## Passage given
+ + + + + + +

Tuesday, May 17, 2016

THE GOLDFISH THING

One of our regular friends on this blog, Mooglet, has suggested we get a goldfish or a gerbil instead of the dog as asked for by Romeo. Good thinking.

The goldfish thing reminded me of something that sticks in my craw about this country. Well, every country on earth actually - with the slight exception of China as far as I understand.

The reason any mention of goldfish triggers this thought is as follows;

A few weeks prior to my goldfish moment we'd taken in a new foster child. She was a petite (underfed) girl, terribly shy. Her background notes showed she'd been a seriously under-planned child. Her parents had no idea what having a baby entailed and as the enormity of the commitment dawned on them they responded by not lifting a finger.

My analysis of their inertia (all foster parents turn into budding psychologists, sometimes we're as good as anybody else) was; the parents had themselves been treated with horrible derision by other adults all their lives and learned that if you do nothing then at least you can't be ridiculed quite as much as if you do something. 

The parents problem was caused by the reverse of 'learned helplessness' - where children are denied independence by having everything done for them rather than being taught how to do things - yet the end result was almost identical. They couldn't do anything.

+ + + + + + +

## Excerpted records
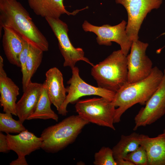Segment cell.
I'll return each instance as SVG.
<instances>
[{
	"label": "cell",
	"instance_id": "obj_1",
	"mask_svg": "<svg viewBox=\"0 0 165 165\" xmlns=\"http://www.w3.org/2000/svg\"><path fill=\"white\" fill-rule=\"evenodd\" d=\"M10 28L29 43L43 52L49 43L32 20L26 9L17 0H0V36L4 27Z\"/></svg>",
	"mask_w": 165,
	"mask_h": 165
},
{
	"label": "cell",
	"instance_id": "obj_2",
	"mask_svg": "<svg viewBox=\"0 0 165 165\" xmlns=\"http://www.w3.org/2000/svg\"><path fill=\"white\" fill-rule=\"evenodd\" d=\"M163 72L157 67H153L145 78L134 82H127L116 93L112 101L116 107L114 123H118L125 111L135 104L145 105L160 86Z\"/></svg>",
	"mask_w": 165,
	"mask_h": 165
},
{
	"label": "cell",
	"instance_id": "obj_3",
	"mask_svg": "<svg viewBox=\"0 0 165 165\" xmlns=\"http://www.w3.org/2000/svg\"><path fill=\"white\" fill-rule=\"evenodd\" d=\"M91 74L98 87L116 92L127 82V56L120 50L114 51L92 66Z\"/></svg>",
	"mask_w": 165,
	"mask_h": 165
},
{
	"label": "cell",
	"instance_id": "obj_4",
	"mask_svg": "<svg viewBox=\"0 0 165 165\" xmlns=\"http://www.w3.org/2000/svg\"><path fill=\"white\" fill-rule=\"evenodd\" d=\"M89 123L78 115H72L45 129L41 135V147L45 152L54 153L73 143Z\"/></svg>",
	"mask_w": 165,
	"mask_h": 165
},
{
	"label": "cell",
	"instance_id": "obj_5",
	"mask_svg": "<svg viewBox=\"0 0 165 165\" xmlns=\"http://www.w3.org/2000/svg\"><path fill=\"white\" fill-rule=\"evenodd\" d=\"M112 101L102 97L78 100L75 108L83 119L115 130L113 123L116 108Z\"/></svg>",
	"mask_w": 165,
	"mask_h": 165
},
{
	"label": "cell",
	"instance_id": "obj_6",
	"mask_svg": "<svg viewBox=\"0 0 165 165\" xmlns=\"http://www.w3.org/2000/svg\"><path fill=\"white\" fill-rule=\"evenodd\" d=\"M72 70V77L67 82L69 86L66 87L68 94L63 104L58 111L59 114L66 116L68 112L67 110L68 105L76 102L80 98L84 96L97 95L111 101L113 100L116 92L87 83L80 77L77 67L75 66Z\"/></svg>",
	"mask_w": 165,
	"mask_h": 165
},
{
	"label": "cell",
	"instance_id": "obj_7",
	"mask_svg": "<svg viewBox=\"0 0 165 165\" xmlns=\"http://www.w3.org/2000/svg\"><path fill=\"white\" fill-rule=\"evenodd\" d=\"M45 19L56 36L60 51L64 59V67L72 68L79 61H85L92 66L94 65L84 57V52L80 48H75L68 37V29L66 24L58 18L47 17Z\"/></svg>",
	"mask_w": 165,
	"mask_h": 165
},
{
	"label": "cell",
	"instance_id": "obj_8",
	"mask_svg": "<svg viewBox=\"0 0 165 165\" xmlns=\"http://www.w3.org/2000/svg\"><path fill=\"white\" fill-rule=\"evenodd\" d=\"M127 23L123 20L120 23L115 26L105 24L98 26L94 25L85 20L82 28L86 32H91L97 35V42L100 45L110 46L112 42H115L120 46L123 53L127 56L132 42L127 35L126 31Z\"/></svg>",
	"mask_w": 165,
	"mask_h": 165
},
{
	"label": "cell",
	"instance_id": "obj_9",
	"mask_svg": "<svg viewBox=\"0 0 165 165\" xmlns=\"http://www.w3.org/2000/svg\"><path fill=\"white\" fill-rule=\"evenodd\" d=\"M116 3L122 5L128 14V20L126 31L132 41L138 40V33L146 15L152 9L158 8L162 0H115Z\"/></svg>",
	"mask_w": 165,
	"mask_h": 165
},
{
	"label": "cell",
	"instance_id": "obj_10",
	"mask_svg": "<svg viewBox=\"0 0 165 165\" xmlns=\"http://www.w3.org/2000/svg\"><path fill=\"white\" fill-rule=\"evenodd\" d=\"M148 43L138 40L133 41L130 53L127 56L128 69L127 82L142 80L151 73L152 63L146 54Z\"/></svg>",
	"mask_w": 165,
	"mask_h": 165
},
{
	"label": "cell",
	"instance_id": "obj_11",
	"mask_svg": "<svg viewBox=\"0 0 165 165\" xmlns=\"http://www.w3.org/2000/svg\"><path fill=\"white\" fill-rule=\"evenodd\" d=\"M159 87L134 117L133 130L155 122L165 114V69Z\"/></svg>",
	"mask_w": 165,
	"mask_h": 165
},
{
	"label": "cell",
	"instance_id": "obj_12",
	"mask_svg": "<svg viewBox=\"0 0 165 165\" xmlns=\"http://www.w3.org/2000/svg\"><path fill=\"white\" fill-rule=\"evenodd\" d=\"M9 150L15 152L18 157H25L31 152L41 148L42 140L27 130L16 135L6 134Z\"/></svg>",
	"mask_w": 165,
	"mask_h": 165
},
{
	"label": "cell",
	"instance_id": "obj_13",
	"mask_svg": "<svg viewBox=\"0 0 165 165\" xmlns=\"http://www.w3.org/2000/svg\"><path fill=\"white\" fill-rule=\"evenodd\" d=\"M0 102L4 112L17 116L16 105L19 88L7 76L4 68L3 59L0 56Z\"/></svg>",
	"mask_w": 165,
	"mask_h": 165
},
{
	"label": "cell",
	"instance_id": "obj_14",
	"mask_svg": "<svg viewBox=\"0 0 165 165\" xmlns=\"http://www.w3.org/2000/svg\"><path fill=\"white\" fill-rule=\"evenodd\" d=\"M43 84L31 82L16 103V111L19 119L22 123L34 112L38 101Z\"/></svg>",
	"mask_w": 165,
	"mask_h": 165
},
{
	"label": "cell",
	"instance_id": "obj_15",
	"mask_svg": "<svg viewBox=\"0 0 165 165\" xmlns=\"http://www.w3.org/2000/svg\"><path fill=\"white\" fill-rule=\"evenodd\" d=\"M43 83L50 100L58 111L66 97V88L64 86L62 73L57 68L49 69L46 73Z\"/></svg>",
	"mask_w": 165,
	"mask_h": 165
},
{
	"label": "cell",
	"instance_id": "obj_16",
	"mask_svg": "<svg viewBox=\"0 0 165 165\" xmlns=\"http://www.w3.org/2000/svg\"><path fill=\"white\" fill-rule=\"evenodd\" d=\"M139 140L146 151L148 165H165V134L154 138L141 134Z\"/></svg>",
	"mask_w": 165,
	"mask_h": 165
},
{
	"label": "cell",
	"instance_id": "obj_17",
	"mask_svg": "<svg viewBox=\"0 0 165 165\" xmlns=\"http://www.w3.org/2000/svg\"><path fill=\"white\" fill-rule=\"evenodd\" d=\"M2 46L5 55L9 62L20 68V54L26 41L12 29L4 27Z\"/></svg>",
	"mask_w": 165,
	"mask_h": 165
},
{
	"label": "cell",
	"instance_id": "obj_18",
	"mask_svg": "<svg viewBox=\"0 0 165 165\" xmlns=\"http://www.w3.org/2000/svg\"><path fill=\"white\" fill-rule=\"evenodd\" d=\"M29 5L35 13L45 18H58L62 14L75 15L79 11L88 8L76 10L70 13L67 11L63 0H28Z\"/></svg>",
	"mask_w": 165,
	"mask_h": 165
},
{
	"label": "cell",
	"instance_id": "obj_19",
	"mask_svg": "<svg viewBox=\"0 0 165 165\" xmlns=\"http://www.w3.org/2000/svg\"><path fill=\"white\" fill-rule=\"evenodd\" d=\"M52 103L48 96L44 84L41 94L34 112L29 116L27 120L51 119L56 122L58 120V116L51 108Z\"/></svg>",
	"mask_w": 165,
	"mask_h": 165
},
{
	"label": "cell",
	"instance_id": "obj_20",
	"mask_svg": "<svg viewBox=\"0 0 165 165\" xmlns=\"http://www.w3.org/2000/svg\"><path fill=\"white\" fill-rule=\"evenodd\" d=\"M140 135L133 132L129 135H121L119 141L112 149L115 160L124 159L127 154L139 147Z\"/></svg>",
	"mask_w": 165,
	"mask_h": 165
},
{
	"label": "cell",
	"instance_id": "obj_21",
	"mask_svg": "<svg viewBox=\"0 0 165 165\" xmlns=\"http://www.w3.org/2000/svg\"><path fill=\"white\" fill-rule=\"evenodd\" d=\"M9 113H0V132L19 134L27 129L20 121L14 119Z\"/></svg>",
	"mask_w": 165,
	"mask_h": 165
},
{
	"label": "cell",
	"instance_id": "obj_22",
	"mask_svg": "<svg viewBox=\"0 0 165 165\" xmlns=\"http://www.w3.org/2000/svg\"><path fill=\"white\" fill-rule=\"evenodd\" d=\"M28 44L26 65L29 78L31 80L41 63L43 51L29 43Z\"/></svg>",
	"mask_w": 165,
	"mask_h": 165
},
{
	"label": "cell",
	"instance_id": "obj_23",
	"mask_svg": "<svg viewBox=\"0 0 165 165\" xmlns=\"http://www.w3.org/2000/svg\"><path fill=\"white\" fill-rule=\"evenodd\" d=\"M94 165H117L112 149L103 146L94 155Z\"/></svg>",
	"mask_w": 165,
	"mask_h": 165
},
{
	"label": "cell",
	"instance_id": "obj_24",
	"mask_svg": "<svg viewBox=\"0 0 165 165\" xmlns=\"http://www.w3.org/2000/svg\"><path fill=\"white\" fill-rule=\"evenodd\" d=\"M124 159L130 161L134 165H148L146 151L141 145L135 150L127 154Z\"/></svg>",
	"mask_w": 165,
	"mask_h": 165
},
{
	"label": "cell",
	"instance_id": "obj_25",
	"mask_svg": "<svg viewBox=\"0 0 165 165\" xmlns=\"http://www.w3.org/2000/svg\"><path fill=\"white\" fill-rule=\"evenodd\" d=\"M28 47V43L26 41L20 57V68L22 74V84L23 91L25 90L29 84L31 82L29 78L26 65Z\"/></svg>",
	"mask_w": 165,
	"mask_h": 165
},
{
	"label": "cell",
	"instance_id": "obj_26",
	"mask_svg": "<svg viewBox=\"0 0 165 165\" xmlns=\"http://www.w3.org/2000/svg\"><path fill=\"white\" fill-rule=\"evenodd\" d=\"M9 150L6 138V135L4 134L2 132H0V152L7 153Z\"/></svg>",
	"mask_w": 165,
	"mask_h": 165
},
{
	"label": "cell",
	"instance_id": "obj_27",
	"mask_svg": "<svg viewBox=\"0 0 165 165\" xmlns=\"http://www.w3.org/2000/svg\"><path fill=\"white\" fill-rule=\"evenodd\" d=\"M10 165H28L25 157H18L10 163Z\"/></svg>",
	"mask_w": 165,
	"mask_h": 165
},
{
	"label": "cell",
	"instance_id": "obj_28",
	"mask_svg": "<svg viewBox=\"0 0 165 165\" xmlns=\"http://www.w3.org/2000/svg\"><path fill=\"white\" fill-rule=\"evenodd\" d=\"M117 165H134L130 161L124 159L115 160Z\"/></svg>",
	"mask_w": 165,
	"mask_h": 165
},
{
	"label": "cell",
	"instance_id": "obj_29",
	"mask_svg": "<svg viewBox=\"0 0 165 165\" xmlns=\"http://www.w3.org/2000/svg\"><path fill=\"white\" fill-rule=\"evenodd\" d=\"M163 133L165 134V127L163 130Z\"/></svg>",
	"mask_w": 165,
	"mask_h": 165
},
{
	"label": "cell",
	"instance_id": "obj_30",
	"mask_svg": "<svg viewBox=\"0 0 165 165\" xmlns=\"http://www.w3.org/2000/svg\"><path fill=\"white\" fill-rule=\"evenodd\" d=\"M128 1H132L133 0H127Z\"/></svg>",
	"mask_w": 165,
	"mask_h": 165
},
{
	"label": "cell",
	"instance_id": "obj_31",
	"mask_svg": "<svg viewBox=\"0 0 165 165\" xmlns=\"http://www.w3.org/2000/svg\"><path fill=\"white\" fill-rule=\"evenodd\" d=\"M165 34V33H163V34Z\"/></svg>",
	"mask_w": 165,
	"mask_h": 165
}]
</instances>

+ + + + + + +

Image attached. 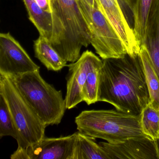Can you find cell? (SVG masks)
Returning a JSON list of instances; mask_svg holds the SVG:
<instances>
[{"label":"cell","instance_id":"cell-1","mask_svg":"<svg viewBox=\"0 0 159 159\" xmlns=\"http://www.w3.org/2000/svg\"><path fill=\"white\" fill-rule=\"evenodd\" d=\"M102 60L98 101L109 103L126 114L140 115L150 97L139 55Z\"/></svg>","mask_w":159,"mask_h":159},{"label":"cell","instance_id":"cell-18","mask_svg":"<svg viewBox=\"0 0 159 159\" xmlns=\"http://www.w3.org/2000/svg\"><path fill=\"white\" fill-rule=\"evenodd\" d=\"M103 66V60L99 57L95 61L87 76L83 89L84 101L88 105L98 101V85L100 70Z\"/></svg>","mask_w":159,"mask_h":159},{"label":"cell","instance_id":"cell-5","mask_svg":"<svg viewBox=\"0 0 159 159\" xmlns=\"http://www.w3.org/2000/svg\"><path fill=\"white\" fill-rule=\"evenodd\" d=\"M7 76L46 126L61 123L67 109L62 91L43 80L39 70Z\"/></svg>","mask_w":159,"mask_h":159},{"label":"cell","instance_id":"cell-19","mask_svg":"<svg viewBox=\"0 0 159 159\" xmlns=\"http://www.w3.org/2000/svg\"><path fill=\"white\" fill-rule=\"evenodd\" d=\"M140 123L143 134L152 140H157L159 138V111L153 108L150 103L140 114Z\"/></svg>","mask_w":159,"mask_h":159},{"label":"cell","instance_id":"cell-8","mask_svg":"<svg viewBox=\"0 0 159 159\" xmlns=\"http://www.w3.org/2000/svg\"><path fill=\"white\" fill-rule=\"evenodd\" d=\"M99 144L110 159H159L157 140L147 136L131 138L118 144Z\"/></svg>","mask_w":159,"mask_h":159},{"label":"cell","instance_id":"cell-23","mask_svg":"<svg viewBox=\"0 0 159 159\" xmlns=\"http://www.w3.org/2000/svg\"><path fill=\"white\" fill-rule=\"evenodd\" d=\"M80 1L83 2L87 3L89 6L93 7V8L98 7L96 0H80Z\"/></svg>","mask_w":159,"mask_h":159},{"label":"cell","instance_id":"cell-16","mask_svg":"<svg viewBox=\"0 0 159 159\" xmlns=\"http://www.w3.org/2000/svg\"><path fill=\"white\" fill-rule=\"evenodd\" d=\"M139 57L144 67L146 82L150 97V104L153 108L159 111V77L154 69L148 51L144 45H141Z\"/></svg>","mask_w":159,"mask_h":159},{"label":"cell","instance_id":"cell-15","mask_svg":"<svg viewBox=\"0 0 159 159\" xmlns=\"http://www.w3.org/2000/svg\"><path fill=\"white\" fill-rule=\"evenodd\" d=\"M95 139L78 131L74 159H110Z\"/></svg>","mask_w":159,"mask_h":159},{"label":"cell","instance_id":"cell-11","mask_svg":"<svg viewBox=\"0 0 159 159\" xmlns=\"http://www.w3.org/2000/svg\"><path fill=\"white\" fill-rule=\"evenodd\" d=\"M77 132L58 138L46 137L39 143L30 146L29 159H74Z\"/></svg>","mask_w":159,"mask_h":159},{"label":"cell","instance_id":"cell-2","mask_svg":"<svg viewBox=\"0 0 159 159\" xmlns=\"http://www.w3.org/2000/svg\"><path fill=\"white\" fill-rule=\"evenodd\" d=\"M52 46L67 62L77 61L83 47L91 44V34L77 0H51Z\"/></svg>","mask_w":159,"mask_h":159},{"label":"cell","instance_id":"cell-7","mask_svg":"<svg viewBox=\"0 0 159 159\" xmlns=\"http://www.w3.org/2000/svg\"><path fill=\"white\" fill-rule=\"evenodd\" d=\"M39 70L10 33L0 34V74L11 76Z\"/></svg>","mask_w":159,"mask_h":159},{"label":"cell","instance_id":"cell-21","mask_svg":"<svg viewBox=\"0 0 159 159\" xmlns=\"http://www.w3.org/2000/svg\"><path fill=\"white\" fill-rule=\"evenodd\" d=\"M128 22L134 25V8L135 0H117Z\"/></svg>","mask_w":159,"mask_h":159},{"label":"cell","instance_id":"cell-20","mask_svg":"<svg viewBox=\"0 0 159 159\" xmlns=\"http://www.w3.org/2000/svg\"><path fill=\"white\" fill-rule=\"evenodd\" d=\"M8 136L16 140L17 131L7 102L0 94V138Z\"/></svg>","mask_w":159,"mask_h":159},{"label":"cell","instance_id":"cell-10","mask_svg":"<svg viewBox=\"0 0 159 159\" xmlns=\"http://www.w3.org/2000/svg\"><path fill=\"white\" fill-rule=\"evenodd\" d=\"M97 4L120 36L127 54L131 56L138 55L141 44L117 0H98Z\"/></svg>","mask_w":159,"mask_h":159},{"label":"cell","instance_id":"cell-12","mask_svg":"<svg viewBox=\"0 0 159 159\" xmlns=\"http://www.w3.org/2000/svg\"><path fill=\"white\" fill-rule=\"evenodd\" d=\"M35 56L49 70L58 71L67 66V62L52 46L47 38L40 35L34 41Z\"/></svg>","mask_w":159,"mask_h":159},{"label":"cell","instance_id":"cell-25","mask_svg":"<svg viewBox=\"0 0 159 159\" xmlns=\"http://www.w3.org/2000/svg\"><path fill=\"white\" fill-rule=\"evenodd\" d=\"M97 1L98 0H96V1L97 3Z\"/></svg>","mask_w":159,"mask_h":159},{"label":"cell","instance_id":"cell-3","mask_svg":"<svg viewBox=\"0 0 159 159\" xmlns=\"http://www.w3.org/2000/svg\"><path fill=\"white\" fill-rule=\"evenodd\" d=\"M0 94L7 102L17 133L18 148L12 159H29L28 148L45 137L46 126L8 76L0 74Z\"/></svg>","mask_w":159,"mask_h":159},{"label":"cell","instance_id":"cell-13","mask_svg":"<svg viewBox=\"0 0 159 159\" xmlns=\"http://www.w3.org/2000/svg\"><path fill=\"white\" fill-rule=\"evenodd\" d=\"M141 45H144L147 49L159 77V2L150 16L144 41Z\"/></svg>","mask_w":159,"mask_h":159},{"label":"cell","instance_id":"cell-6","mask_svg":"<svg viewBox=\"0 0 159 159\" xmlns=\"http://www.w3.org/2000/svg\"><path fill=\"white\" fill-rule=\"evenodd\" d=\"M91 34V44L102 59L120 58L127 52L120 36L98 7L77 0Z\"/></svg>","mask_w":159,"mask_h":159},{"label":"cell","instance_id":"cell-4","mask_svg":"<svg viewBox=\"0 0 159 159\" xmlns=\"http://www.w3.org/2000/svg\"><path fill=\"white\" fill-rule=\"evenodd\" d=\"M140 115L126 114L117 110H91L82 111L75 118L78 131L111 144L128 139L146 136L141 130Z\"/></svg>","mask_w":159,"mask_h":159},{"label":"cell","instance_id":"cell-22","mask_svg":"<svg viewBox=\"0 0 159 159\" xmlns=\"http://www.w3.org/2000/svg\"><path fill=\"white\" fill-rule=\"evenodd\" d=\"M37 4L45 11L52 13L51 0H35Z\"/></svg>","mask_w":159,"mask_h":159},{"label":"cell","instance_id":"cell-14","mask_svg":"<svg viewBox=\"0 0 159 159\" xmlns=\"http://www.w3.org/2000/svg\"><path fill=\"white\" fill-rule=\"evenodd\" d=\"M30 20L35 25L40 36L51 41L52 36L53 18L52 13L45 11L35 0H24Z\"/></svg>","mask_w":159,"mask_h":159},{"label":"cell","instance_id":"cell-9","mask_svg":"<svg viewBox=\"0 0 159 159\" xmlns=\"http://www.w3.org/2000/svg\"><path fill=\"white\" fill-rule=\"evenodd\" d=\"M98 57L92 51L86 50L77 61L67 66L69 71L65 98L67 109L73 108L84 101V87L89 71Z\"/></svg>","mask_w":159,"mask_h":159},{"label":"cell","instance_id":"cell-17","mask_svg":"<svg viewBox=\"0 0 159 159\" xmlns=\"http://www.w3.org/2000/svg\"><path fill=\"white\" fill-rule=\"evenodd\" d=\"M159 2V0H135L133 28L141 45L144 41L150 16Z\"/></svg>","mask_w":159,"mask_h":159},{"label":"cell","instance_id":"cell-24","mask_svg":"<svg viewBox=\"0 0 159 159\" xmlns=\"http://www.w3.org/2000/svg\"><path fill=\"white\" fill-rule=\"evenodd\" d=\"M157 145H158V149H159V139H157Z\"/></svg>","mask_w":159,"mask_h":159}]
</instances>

+ + + + + + +

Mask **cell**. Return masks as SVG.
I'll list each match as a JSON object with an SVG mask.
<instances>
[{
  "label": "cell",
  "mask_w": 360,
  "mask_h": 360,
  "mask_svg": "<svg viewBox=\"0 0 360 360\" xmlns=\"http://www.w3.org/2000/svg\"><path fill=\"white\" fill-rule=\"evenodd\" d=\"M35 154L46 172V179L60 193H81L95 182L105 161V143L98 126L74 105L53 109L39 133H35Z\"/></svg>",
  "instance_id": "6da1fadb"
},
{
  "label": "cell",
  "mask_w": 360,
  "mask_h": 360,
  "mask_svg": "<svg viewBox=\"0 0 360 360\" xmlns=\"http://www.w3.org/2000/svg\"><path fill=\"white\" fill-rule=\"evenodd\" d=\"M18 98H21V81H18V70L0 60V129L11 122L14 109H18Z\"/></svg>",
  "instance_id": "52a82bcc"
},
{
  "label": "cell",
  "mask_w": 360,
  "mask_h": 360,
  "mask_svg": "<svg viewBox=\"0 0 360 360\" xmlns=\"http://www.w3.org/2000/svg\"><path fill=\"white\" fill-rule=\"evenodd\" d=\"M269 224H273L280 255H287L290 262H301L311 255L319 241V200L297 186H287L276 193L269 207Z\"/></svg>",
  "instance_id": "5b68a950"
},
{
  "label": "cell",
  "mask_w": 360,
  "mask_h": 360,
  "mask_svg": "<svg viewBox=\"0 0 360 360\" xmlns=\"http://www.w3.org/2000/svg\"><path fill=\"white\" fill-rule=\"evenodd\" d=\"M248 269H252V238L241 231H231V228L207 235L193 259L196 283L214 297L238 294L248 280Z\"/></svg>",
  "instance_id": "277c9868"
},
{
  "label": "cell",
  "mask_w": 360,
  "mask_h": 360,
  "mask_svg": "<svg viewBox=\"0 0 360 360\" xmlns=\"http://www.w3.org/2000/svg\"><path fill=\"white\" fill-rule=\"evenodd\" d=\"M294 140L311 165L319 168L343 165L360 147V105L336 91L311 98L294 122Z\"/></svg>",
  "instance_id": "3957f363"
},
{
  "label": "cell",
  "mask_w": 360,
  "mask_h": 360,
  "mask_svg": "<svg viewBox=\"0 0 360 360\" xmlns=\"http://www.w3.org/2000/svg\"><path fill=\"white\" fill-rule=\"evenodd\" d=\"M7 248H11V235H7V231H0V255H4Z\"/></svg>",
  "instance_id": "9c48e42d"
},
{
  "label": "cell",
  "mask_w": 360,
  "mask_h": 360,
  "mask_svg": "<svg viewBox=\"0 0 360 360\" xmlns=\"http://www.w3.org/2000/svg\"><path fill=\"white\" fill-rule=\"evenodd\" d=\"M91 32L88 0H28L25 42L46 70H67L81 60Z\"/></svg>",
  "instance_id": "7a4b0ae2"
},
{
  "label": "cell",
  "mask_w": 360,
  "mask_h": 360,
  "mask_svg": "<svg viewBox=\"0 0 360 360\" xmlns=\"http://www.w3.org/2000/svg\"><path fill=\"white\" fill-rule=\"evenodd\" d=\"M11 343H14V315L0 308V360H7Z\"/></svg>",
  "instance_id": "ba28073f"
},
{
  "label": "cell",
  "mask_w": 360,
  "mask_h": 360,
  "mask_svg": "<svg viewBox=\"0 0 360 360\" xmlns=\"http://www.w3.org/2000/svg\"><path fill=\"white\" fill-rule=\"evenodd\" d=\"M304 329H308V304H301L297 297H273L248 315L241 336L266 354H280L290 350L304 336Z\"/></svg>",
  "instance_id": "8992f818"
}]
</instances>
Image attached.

+ + + + + + +

## Short problem A
Summarize the goldfish blog post in two sentences.
## Short problem B
Filter the entries, keeping every line that contains the string "JSON". Case matters when matching.
The blog post and the entries have nothing to do with each other.

## Complete output A
A regular reader named Mooglet suggested getting a goldfish or a gerbil instead of the dog Romeo asked for, and the goldfish idea reminded the writer of something that bothers them about nearly every country. The writer describes a shy, underfed foster child whose parents did nothing once they grasped what a baby demanded, which the writer attributes to a lifetime of ridicule from other adults and compares to learned helplessness, saying the cause was its reverse but the result was almost identical.

## Complete output B
Returning a JSON list of instances; mask_svg holds the SVG:
I'll list each match as a JSON object with an SVG mask.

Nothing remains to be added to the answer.